Extracted data entries
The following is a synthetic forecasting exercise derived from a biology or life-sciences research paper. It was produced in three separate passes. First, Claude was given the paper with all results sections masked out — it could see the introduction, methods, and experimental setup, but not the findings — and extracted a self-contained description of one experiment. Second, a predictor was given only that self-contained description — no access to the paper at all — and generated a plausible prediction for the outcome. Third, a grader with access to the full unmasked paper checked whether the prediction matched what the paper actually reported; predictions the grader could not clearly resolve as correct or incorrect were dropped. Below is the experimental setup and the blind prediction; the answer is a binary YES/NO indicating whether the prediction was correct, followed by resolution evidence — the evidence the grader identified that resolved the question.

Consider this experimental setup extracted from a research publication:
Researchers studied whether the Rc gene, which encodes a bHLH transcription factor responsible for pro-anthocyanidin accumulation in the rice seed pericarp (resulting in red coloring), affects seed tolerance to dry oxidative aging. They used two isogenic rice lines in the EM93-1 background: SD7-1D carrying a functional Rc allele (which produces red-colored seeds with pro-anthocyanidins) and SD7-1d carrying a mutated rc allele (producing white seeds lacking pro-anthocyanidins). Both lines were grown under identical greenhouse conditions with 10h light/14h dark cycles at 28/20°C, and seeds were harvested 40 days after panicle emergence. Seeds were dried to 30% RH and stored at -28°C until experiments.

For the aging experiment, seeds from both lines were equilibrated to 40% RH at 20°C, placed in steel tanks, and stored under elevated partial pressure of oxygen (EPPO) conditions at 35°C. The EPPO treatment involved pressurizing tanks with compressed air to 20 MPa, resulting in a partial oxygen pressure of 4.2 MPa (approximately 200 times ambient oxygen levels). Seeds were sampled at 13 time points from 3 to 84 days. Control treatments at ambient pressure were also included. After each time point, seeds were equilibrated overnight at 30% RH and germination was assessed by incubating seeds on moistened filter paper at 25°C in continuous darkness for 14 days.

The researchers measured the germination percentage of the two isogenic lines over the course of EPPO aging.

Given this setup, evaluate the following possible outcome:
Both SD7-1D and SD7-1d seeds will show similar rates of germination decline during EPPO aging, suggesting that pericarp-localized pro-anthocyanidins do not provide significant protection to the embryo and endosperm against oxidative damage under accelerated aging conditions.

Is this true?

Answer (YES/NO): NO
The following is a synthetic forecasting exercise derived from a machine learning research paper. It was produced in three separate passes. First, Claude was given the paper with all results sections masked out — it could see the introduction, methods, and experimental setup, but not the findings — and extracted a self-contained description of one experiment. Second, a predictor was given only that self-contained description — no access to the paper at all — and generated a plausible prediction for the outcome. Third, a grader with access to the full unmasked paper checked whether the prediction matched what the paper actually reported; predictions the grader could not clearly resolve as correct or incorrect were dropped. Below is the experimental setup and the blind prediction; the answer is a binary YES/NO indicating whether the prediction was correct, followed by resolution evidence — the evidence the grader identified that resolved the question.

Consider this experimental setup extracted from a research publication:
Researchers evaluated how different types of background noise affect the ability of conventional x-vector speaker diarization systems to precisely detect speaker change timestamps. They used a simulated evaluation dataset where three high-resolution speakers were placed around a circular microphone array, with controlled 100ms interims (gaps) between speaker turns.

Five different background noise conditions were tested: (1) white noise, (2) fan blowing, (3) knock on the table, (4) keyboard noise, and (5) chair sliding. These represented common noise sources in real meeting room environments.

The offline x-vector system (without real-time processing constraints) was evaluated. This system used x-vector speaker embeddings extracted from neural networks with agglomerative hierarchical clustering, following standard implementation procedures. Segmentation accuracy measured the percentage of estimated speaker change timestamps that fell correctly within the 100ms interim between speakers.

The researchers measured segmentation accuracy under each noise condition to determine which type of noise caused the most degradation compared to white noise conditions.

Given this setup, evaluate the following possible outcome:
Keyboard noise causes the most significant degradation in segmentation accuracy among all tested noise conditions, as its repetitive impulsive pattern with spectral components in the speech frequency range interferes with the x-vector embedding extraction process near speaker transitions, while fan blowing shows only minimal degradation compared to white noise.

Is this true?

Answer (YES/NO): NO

TASK BRIEF: Please count how many lines of the records include "pericarp", giving the number and nothing else.

OUTPUT: 2